_Tasks for this exercise_
A. According to the ML-V1 library page, what is the Rust native backend connected through?
B. Transcribe the passage of the ML-V1 library page starting with "A TypeScript +" and going on through "large ML framework.".
C. On the ML-V1 library page, which operations are named under "Rust-accelerated ops"? List every one.

_Text to read_
************

@akhyar11/ml-v1

v2.3.0

Published

4 days ago

TypeScript + Rust Native machine learning library. Matrix ops, layers (Dense, Embedding, RNN, LSTM, GRU, MultiHeadAttention, etc), models (Sequential, Transformers), dan BPE tokenizer.

0High
0Medium
0Low

akhyar11

machine-learning ml neural-network transformer matrix deep-learning typescript rust napi bpe-tokenizer sequential lstm gru rnn attention

ML-V1

A TypeScript + Rust Native machine learning library — Matrix operations, neural network layers, Transformer models, and a BPE tokenizer, all in one package.

What is ML-V1?

ML-V1 is a low-to-mid-level machine learning library built with TypeScript and accelerated by a Rust native backend (via napi-rs). It gives you full control over every detail of the training loop — shapes, parameter updates, and custom architectures — without depending on a large ML framework.

Why ML-V1?

Full manual control over training loops, tensor shapes, and parameter updates.
A research playground for custom model architectures.
The productivity of TypeScript combined with Rust performance on hot paths.
Graceful fallback to pure JavaScript when the native backend is unavailable.

Features

Matrix — flat Float32Array-backed tensor with zero-copy hot-path access via _data.
Math primitives — dotProduct, add, sub, sumAxis, clipGradients, and more; automatically dispatched to Rust or JS.
Layers — Dense, Embedding, RNN, LSTM, GRU, SelfAttention, MultiHeadAttention, LayerNormalization, Dropout, PositionalEncoding, Flatten, Convolution.
Models — Sequential, Transformers (causal LM), DimentionalityReduction.
BPE Tokenizer — train, incremental update, Unicode-aware pre-tokenization, encode/decode with special tokens, padding, and JSON save/load.
Rust-accelerated ops — dot-product, activations, LayerNorm, embedding lookup, attention, and optimizer updates; auto-fallback to JS when unavailable.
Dynamic padding trim (trimPadding) — reduces effective sequence length per batch, cutting attention cost from O(seqLen²) to O(effectiveSeqLen²).

Installation

npm install @akhyar11/ml-v1

Prerequisites for Native Acceleration

The library works out of the box with a pure JavaScript fallback. For up to 10× faster matrix operations, install the Rust toolchain so the native addon can be compiled automatically on npm install:

Rust Toolchain — install via rustup.rs.

************

_Information provided_
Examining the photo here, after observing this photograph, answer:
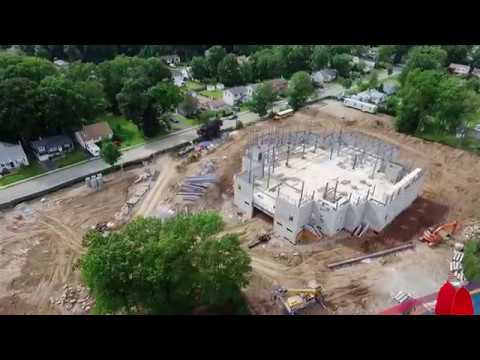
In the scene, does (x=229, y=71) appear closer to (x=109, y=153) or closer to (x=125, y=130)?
(x=125, y=130)

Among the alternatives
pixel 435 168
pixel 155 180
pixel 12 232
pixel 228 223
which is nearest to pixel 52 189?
Result: pixel 12 232

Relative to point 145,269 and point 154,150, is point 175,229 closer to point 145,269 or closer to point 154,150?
point 145,269

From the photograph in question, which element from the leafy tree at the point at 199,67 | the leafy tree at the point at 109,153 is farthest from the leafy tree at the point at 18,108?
the leafy tree at the point at 199,67

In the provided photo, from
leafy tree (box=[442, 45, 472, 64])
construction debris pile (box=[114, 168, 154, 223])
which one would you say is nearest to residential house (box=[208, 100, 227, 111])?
construction debris pile (box=[114, 168, 154, 223])

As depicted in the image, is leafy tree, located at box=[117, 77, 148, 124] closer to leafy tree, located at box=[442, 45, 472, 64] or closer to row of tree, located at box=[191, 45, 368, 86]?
row of tree, located at box=[191, 45, 368, 86]

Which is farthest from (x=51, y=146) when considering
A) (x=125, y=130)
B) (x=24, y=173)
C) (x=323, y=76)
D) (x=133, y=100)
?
(x=323, y=76)
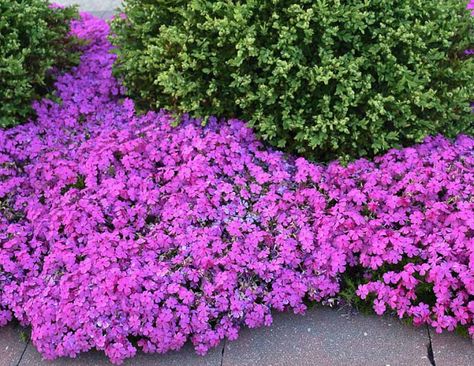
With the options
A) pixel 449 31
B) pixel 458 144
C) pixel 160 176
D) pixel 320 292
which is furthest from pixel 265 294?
pixel 449 31

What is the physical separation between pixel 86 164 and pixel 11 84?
84cm

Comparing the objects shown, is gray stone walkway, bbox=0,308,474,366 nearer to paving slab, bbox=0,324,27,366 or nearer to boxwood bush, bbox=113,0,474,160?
paving slab, bbox=0,324,27,366

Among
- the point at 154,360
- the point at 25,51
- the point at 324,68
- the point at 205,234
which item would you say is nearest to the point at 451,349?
the point at 205,234

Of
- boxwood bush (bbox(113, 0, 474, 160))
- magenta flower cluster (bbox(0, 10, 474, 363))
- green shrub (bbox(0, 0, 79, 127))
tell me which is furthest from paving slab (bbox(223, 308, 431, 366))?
green shrub (bbox(0, 0, 79, 127))

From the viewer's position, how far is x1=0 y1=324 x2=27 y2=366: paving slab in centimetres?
332

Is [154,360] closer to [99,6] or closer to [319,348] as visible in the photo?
[319,348]

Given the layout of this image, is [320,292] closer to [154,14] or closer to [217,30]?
[217,30]

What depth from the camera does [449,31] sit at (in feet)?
12.9

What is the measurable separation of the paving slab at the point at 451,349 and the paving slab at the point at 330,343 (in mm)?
53

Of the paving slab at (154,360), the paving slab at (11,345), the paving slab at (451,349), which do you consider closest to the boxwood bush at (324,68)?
the paving slab at (451,349)

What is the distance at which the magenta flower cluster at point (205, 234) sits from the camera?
318 cm

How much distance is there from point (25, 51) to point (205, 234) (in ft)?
6.38

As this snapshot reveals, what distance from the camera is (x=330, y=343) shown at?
129 inches

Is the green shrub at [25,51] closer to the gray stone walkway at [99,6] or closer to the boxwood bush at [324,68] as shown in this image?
the boxwood bush at [324,68]
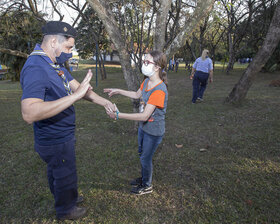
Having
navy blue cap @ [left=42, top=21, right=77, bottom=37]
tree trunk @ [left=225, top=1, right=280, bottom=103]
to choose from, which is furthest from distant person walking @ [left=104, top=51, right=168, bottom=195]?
tree trunk @ [left=225, top=1, right=280, bottom=103]

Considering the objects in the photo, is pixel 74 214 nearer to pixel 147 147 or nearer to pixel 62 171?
pixel 62 171

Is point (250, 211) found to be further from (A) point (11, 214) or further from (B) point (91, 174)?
(A) point (11, 214)

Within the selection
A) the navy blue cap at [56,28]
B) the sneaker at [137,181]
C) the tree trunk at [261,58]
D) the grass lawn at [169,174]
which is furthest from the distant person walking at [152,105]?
the tree trunk at [261,58]

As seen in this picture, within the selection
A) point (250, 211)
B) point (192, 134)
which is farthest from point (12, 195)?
point (192, 134)

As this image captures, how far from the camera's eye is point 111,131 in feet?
18.4

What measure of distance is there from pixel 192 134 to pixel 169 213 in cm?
290

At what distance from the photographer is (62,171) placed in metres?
2.23

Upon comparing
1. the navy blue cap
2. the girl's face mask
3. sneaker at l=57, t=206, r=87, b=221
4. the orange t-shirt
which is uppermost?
the navy blue cap

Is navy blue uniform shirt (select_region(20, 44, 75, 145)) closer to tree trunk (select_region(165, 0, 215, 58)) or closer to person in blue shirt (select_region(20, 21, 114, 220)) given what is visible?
person in blue shirt (select_region(20, 21, 114, 220))

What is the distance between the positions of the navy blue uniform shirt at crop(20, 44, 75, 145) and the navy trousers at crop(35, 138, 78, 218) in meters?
0.08

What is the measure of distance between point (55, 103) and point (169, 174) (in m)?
2.52

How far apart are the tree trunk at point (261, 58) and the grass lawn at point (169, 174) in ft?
5.84

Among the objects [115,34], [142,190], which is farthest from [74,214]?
[115,34]

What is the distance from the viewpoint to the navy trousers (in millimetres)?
2131
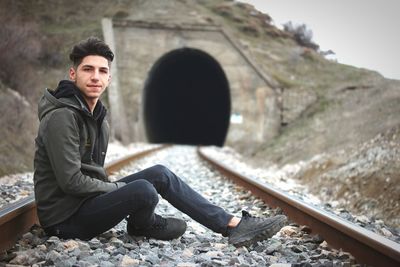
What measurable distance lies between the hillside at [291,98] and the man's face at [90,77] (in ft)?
11.7

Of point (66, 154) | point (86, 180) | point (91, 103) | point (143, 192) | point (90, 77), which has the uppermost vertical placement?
point (90, 77)

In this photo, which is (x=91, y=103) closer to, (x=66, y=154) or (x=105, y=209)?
(x=66, y=154)

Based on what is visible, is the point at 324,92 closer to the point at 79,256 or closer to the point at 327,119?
the point at 327,119

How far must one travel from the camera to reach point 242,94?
2070 centimetres

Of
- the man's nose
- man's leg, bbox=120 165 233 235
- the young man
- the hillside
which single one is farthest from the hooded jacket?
the hillside

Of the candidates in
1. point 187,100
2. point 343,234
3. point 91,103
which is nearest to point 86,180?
point 91,103

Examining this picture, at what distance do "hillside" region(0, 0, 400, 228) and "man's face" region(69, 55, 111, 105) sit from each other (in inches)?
140

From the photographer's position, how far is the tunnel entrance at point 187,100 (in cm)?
2353

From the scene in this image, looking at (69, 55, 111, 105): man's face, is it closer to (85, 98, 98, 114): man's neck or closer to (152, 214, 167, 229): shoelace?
(85, 98, 98, 114): man's neck

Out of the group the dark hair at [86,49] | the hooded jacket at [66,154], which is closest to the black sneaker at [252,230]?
the hooded jacket at [66,154]

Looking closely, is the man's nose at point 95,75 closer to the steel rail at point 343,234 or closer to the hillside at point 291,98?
the steel rail at point 343,234

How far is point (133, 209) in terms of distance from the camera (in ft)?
11.6

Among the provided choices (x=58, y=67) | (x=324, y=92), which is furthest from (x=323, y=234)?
(x=58, y=67)

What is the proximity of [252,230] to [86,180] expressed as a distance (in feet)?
4.30
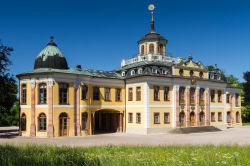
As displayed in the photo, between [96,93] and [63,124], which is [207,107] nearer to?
[96,93]

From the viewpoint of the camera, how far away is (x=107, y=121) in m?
45.6

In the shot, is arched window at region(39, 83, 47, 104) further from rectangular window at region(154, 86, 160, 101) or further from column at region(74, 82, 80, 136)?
rectangular window at region(154, 86, 160, 101)

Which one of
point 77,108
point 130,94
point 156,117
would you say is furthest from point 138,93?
point 77,108

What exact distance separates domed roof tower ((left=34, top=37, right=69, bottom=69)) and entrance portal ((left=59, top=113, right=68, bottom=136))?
5913 millimetres

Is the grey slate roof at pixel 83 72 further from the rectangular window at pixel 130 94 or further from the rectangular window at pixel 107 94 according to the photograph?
the rectangular window at pixel 130 94

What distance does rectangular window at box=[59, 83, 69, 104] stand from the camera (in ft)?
123

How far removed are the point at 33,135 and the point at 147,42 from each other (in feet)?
73.8

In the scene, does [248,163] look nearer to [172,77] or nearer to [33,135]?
[33,135]

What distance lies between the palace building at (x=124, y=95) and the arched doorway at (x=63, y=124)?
114 millimetres

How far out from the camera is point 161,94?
43281 millimetres

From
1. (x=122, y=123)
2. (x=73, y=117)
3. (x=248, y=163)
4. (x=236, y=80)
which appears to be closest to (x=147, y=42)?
(x=122, y=123)

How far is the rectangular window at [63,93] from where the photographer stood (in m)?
37.5

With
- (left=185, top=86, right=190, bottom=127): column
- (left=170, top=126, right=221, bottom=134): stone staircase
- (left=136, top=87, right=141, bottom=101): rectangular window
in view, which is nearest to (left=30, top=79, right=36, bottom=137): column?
(left=136, top=87, right=141, bottom=101): rectangular window

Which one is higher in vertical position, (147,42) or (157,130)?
(147,42)
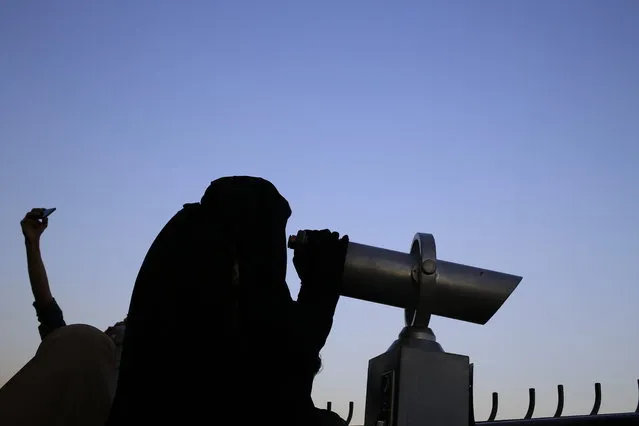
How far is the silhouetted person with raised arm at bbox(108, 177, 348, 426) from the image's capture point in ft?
7.37

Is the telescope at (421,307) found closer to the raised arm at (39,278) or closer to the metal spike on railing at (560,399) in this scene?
the raised arm at (39,278)

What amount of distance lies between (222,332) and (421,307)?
2.32 ft

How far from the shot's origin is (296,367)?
2291 mm

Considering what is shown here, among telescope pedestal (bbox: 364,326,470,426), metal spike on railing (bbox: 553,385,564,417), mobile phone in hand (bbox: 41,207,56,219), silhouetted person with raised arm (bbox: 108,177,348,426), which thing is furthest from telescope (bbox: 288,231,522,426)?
metal spike on railing (bbox: 553,385,564,417)

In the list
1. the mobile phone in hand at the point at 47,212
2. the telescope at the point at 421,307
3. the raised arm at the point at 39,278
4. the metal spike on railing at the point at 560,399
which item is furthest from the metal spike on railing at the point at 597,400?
the mobile phone in hand at the point at 47,212

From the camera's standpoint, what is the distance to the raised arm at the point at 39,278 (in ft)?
10.7

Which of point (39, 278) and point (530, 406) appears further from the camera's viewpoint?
point (530, 406)

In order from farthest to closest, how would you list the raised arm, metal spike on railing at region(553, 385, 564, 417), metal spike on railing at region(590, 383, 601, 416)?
metal spike on railing at region(553, 385, 564, 417), metal spike on railing at region(590, 383, 601, 416), the raised arm

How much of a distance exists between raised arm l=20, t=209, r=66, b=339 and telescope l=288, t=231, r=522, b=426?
59.0 inches

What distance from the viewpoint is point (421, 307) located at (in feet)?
7.78

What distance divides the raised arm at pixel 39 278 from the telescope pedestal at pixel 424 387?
169 cm

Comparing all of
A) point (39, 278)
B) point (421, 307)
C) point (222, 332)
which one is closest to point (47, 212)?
point (39, 278)

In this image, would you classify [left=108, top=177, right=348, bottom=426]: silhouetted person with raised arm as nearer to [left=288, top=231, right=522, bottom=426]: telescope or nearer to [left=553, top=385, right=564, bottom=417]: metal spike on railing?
[left=288, top=231, right=522, bottom=426]: telescope

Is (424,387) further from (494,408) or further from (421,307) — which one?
(494,408)
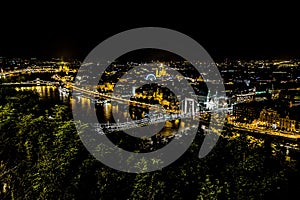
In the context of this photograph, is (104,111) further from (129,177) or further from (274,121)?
(129,177)

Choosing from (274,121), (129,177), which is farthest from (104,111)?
(129,177)

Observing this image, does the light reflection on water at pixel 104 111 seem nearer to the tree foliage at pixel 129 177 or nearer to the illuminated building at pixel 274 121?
the illuminated building at pixel 274 121

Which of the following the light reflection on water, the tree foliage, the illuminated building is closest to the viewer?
the tree foliage

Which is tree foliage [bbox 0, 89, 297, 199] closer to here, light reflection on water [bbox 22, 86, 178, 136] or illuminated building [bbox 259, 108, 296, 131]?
light reflection on water [bbox 22, 86, 178, 136]

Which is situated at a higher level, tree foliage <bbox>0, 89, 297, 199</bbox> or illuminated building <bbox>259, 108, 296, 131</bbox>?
tree foliage <bbox>0, 89, 297, 199</bbox>

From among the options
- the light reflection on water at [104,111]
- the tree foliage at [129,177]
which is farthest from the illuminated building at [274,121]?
the tree foliage at [129,177]

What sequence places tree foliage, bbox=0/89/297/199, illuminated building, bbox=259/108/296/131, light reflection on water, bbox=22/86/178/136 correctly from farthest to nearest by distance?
1. illuminated building, bbox=259/108/296/131
2. light reflection on water, bbox=22/86/178/136
3. tree foliage, bbox=0/89/297/199

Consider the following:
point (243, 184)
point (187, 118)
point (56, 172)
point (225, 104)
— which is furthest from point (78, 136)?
point (225, 104)

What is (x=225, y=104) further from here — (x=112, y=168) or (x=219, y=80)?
(x=112, y=168)

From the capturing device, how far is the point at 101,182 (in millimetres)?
1610

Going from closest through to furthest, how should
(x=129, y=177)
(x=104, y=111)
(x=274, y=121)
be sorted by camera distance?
(x=129, y=177) < (x=274, y=121) < (x=104, y=111)

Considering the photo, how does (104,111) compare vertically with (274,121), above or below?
above

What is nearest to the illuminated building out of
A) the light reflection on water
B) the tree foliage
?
the light reflection on water

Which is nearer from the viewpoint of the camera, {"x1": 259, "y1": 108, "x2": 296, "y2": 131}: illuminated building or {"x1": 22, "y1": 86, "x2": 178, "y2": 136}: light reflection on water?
{"x1": 22, "y1": 86, "x2": 178, "y2": 136}: light reflection on water
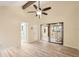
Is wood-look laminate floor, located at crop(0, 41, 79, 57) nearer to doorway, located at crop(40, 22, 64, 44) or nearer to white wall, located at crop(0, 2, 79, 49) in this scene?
doorway, located at crop(40, 22, 64, 44)

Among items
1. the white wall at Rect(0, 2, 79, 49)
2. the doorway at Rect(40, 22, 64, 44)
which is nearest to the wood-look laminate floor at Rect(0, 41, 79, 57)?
the doorway at Rect(40, 22, 64, 44)

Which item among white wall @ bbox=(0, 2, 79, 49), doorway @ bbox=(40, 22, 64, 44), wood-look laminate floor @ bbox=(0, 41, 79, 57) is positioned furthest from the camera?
doorway @ bbox=(40, 22, 64, 44)

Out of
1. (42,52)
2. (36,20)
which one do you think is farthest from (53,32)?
(42,52)

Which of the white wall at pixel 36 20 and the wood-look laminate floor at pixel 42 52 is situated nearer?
the wood-look laminate floor at pixel 42 52

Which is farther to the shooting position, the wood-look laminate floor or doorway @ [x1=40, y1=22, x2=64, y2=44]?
doorway @ [x1=40, y1=22, x2=64, y2=44]

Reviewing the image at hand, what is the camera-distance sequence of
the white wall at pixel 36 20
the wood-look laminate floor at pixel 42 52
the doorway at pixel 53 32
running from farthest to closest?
the doorway at pixel 53 32
the white wall at pixel 36 20
the wood-look laminate floor at pixel 42 52

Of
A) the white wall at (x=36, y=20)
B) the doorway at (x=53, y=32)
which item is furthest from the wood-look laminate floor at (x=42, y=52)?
the white wall at (x=36, y=20)

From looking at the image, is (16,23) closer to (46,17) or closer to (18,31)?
(18,31)

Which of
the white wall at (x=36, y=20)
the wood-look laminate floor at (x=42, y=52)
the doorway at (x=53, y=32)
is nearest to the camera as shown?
the wood-look laminate floor at (x=42, y=52)

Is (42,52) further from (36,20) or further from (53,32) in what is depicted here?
(36,20)

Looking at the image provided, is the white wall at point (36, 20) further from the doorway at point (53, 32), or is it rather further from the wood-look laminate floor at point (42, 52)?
the wood-look laminate floor at point (42, 52)

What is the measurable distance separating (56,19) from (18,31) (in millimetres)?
2367

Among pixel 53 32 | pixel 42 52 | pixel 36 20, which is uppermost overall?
pixel 36 20

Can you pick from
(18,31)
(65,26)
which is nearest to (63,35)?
(65,26)
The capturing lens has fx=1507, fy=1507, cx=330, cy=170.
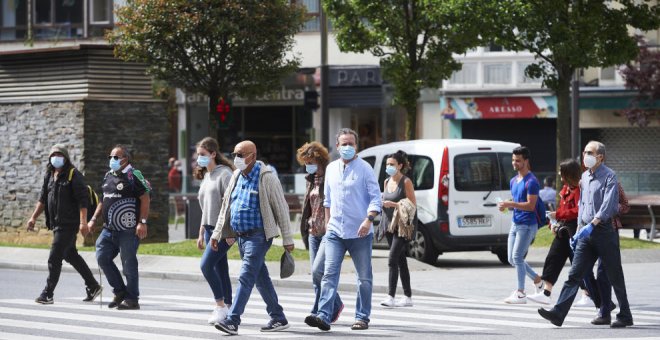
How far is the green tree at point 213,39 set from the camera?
3008cm

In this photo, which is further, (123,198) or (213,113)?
(213,113)

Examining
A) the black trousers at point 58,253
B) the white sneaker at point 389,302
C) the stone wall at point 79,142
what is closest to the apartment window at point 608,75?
the stone wall at point 79,142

************

_Solutions to the exercise_
A. It is connected through napi-rs.

B.
A TypeScript + Rust Native machine learning library — Matrix operations, neural network layers, Transformer models, and a BPE tokenizer, all in one package.

What is ML-V1?

ML-V1 is a low-to-mid-level machine learning library built with TypeScript and accelerated by a Rust native backend (via napi-rs). It gives you full control over every detail of the training loop — shapes, parameter updates, and custom architectures — without depending on a large ML framework.

C. dot-product, activations, LayerNorm, embedding lookup, attention, optimizer updates